### Texto del discurso:
= = = = =
Centro de estudios superiores de Roma (10 de julio de 2010)
En estas semanas he vivido en un estado de agitación, desde que el Secretario de Estado, primero, y luego el Santo Padre, me han hablado de esta misión de ser Delegado Pontificio para la congregación de los Legionarios de Cristo.
Ayer se ha hecho la comunicación oficial, y en este momento, mi emoción interior ha crecido todavía más, escuchando a tantos decirme: «Bien, felicidades por tu encargo, pero será un encargo difícil», y al mismo tiempo, me han asegurado todos su oración, porque este encargo, al menos se puede intuir la dificultad desde la oración, es un encargo que con la gracia del Señor se puede y se debe realizar.
Yo, al hablar aquí hoy, estoy todavía un poco emocionado. Pero, viendo este espectáculo de todos estos sacerdotes y estudiantes que llenan hoy esta capilla, me siento más tranquilo conmigo mismo y con el encargo que debo cumplir. He hablado ya con sus superiores, aquellos que están en el vértice de la congregación. Les he presentado la carta con la cual el Santo Padre me ha dado este mandato, y les he entregado también una carta mía, para que comuniquen mis sentimientos y también mis exhortaciones para ustedes al inicio de este encargo.
= = = = =
### Tareas del ejercicio:
1. Según el discurso en el Centro de estudios superiores de Roma, ¿qué misión le encomendaron a quien habla?
2. Prosigue el discurso en el Centro de estudios superiores de Roma a partir de su última oración.
Los datos no intervienen en esto.

(Registros almacenados del conjunto de datos)
= = = = =
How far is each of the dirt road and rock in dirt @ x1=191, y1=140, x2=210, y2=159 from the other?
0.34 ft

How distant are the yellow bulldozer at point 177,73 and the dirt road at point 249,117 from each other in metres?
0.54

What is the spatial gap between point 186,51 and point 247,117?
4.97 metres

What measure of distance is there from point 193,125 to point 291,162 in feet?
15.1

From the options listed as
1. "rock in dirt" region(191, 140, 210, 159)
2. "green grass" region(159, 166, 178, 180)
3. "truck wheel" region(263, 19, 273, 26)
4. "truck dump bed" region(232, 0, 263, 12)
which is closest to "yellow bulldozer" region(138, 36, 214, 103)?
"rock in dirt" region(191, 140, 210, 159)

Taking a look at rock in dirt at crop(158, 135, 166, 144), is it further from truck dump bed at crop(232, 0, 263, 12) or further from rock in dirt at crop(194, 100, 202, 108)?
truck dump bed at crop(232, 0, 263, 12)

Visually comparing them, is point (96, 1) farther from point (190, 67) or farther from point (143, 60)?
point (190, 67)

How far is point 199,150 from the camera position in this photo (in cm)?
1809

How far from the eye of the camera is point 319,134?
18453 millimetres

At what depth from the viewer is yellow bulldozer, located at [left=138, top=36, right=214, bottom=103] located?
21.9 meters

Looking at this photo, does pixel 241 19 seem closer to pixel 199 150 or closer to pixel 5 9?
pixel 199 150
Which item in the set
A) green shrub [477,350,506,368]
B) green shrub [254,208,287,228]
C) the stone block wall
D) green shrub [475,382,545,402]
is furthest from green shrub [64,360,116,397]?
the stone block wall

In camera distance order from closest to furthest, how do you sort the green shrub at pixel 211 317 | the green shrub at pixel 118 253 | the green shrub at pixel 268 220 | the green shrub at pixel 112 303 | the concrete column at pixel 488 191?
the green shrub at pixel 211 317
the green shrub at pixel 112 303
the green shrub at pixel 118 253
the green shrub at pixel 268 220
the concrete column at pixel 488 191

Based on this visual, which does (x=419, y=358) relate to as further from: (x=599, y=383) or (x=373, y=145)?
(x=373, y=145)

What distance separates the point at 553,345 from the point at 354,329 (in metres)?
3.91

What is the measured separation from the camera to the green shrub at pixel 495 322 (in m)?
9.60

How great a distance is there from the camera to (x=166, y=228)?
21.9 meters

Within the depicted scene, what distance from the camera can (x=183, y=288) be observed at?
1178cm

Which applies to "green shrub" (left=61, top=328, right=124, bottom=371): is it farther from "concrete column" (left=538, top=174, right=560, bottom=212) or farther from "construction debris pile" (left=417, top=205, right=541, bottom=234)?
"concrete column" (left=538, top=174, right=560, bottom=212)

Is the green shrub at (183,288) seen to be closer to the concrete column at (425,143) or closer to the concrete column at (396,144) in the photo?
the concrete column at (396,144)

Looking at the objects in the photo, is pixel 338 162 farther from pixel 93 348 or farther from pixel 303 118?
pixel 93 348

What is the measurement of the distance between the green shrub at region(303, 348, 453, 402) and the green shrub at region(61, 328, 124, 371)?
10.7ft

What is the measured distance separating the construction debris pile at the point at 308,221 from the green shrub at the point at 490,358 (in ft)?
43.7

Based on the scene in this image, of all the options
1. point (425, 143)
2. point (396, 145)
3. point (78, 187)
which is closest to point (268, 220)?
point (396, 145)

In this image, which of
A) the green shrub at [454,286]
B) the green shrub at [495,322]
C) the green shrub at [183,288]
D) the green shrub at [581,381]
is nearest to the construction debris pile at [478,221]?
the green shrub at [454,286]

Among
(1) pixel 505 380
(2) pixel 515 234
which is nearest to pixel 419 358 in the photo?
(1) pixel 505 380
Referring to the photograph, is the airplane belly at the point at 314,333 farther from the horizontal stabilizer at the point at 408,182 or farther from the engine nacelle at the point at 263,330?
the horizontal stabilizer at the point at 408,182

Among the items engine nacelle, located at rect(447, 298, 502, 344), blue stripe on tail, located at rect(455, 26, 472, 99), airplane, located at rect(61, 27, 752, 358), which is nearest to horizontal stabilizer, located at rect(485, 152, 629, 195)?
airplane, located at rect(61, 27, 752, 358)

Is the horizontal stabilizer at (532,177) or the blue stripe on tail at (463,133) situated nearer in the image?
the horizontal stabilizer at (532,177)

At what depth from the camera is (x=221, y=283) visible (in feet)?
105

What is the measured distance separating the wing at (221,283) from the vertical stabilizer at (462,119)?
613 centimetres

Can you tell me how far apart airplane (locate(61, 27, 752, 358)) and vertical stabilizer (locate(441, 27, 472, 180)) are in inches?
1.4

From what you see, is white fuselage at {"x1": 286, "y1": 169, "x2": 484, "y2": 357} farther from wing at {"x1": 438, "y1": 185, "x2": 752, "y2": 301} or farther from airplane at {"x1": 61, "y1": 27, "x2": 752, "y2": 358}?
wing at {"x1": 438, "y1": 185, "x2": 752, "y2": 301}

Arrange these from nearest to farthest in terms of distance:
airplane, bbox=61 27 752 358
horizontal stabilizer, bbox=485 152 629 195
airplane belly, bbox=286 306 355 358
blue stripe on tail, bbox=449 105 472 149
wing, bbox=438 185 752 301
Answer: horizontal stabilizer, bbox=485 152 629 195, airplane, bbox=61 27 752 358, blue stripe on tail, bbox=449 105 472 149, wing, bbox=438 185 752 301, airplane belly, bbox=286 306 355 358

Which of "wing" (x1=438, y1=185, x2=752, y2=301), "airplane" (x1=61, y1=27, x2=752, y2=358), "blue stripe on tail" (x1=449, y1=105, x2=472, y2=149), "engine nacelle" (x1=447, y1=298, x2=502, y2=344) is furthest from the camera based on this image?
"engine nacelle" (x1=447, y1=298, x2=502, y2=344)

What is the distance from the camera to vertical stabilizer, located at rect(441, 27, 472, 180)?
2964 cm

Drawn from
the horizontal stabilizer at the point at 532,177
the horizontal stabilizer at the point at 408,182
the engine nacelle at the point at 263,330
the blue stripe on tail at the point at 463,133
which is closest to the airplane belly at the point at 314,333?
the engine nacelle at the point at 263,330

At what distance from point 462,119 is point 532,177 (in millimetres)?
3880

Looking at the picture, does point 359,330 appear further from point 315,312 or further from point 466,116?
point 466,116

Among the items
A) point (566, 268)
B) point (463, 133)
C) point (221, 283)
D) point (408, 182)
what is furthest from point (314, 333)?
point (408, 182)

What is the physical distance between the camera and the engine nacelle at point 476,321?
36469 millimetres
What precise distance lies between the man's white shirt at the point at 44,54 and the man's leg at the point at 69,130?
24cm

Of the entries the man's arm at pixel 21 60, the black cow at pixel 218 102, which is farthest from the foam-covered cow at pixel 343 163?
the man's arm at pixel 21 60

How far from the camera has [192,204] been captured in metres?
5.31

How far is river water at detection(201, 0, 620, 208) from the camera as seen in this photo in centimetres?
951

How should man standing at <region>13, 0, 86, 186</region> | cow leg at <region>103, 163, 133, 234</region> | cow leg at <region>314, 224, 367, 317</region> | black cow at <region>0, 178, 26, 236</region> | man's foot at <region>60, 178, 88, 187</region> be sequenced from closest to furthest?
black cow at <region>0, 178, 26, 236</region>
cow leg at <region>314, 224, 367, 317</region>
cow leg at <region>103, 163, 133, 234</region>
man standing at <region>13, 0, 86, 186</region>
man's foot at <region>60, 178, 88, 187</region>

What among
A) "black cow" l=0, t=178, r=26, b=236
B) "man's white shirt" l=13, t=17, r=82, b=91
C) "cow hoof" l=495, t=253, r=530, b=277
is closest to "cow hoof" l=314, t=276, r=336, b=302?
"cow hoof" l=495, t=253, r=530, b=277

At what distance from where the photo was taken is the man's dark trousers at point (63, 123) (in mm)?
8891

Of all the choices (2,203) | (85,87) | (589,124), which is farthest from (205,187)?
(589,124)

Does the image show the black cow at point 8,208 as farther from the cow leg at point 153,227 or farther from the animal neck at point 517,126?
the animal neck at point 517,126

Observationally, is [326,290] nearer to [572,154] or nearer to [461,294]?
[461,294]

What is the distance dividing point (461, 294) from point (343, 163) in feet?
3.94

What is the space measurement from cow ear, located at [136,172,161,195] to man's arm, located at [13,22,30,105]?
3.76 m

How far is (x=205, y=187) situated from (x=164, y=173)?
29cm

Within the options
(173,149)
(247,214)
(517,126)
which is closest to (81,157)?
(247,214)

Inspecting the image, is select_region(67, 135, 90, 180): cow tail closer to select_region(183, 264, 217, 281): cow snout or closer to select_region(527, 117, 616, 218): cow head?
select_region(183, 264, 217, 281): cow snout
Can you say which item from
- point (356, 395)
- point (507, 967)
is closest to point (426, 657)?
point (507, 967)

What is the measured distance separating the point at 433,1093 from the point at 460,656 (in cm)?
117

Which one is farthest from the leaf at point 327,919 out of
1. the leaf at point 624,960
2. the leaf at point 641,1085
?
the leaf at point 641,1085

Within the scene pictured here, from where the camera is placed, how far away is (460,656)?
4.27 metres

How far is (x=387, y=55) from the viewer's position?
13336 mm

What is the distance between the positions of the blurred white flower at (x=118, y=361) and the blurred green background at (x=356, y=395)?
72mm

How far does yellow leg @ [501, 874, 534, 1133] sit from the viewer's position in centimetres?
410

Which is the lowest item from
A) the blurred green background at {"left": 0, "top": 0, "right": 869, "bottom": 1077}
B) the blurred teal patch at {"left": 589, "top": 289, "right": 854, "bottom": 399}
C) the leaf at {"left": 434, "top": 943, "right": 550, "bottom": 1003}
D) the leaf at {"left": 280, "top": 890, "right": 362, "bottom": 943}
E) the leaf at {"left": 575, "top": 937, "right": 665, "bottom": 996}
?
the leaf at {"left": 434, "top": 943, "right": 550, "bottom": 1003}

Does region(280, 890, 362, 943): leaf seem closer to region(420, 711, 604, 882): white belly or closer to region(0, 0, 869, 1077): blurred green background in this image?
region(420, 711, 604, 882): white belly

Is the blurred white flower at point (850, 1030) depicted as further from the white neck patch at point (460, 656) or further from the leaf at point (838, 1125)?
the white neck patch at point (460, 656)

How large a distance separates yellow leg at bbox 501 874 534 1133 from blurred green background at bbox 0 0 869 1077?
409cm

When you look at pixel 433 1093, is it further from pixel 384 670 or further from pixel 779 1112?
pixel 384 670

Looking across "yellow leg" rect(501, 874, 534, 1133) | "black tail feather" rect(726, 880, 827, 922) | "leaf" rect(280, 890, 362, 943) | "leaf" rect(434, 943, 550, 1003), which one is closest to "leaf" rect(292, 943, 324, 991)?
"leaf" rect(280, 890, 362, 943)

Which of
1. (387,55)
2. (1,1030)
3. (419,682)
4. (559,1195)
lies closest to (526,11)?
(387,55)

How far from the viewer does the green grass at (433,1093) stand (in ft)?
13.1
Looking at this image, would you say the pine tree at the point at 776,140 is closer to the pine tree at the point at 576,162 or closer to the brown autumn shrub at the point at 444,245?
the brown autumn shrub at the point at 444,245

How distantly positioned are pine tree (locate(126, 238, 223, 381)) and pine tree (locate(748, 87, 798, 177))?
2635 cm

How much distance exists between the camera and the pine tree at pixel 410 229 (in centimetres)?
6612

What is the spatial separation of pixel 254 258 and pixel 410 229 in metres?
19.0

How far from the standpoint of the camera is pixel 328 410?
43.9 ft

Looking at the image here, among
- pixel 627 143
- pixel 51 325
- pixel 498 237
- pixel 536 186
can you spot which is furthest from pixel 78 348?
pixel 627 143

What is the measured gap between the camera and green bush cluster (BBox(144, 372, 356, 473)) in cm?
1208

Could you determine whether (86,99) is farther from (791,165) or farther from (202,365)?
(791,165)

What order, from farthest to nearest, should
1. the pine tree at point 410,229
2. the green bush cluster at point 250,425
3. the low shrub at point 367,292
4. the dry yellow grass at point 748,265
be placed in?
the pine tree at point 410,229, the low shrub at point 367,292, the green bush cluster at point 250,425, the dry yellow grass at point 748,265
= = = = =
### Respuestas del ejercicio:
1. Ser Delegado Pontificio para la congregación de los Legionarios de Cristo.

2.
No creo que sea necesario y oportuno repetir estas cosas, porque sus superiores tendrán modo de transmitirlo mejor y también de ayudarles a entenderlas. Se trata del encargo del Delegado Pontificio. El Papa dice que – frente a la situación–, ha creído, por una parte, urgente iniciar un camino de reflexión que él mismo, el Santo Padre, quiere acompañar. La Iglesia que, en un primer momento, les ha ayudado al enviar sus Visitadores para hacer un primer discernimiento, la misma Iglesia, en la misma persona del Santo Padre, hoy les envía su Delegado. Un Delegado que –como el Papa dice en la carta– tiene la tarea de testimoniar la cercanía del Papa a todos ustedes. Y es todavía en la convicción de que estamos en la Iglesia y de que tenemos la tarea de realizar el proyecto de Dios, que tenemos esta misión nuestra, esta tarea.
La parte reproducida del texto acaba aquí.